Welcome aboard the Data Express, your journey around the bustling network of the MTA’s Open Data platform to guide you through the peaks and valleys of subway ridership! If you’ve ever found yourself caught in a rush-hour tide or squeezed into a crowded subway car, you know the value of timing your travel. Today’s blog post is your ticket to navigate our platform’s integrated tools and leverage the power of the Socrata API and Socrata Query Language (SoQL) on one of MTA’s most dynamic datasets: Subway Hourly Ridership. Imagine planning your journey to a timely arrival at New Year's celebrations, all by analyzing subway data to avoid peak ridership times and enjoy the valleys.
Let’s start by locating the Subway Hourly Ridership open dataset. You can either search the dataset on data.ny.gov or go directly to the dataset. The page should look like Figure 1.

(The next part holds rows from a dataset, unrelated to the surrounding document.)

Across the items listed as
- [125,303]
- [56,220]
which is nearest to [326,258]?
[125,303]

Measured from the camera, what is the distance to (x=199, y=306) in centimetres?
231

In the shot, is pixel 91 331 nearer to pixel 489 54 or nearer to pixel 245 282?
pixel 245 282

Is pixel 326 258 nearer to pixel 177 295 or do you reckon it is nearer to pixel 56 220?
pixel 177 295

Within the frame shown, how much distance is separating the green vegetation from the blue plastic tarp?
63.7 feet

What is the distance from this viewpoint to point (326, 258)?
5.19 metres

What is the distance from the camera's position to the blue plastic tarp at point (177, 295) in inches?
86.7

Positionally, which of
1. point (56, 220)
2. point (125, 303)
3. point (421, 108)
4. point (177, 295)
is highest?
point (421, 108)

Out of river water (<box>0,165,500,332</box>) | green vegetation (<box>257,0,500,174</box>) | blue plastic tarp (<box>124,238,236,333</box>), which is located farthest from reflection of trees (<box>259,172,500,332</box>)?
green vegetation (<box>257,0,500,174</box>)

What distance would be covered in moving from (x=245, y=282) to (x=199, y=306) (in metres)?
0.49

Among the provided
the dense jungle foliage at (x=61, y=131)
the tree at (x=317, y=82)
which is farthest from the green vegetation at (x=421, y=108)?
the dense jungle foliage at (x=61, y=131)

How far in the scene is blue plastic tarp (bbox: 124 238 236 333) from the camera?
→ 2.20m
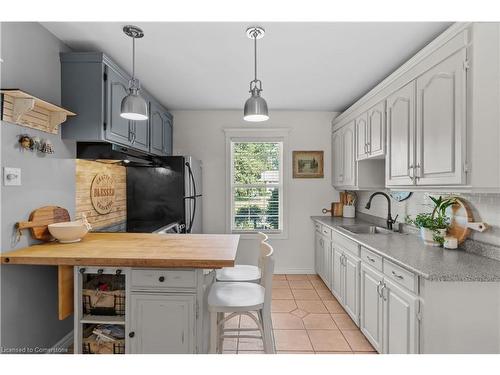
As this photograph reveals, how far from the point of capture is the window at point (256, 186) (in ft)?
14.2

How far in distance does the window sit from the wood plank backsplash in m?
1.53

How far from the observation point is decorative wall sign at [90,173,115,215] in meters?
2.86

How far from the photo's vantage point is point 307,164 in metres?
4.29

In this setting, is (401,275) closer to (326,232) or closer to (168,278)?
(168,278)

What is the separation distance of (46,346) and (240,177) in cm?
296

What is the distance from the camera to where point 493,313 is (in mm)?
1600

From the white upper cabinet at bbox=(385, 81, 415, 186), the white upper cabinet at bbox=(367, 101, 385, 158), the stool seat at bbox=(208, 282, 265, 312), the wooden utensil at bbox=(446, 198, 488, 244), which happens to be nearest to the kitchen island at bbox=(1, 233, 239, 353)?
the stool seat at bbox=(208, 282, 265, 312)

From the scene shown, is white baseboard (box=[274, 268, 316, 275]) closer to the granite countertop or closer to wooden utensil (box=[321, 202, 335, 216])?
wooden utensil (box=[321, 202, 335, 216])

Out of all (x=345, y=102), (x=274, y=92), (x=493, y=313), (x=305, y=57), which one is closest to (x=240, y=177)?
Result: (x=274, y=92)

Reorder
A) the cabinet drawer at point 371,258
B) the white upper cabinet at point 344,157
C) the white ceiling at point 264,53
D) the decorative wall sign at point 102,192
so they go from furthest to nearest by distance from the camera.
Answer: the white upper cabinet at point 344,157 < the decorative wall sign at point 102,192 < the cabinet drawer at point 371,258 < the white ceiling at point 264,53

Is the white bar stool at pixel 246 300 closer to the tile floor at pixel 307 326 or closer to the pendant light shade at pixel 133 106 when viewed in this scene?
the tile floor at pixel 307 326

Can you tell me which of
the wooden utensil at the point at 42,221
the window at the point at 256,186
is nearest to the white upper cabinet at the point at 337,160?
the window at the point at 256,186

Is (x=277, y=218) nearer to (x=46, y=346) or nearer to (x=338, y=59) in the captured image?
(x=338, y=59)

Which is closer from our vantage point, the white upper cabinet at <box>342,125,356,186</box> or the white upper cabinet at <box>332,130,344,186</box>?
the white upper cabinet at <box>342,125,356,186</box>
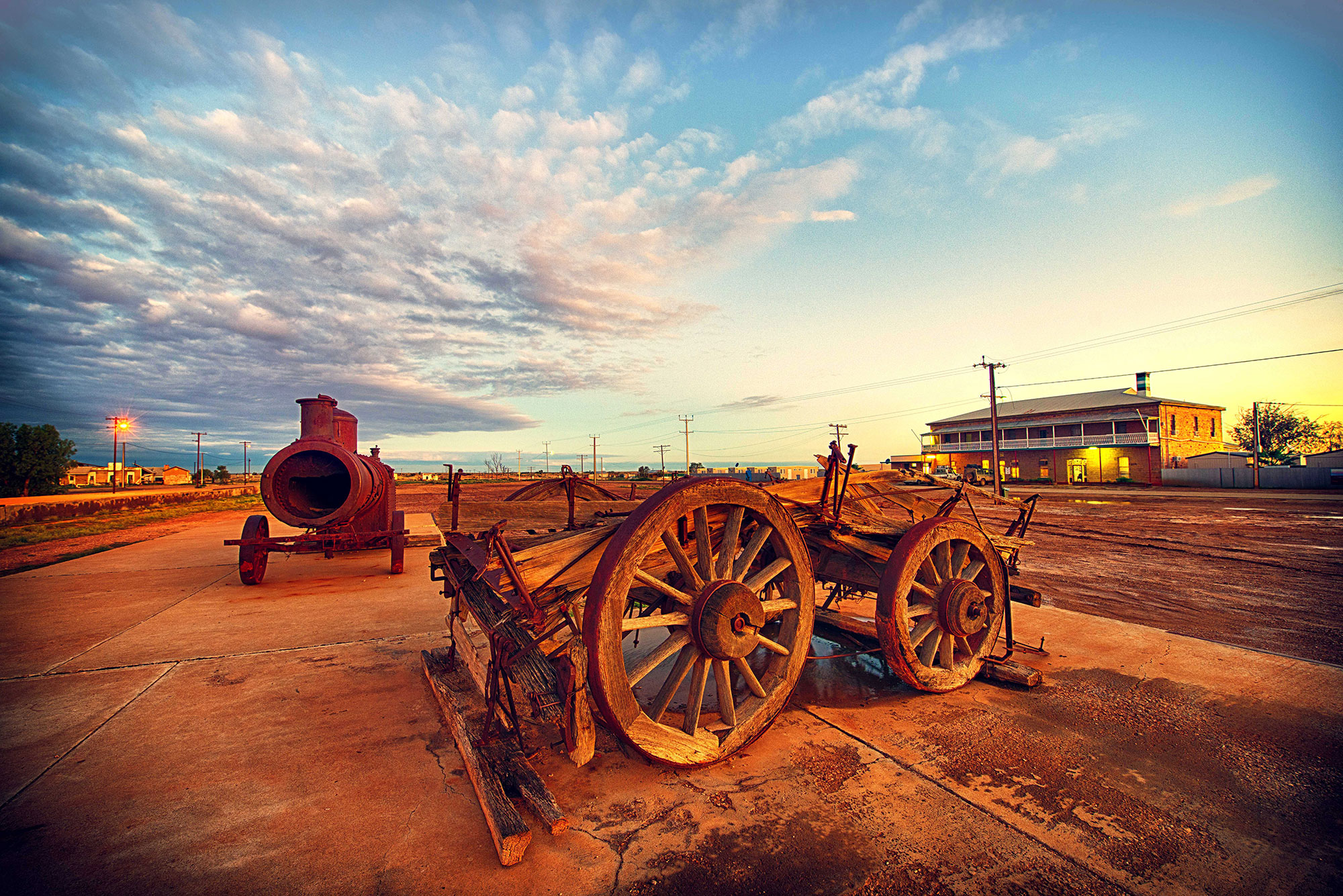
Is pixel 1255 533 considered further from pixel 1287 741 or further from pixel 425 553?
pixel 425 553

In our trip to navigate the MTA’s vast datasets, it's helpful to approach the data with specific questions in mind. In this post, we’ll analyze the Subway Hourly Ridership dataset to determine how to avoid the Times Square crowds on New Year’s Eve. We’ll go through different methods for accessing the data and applying queries in order to make such a large dataset more manageable.
Accessing the data: Option 1: Data lens
For the data lens view, locate the ‘Data’ button on the upper left corner of the page. This leads you to a new page where you can quickly query the data.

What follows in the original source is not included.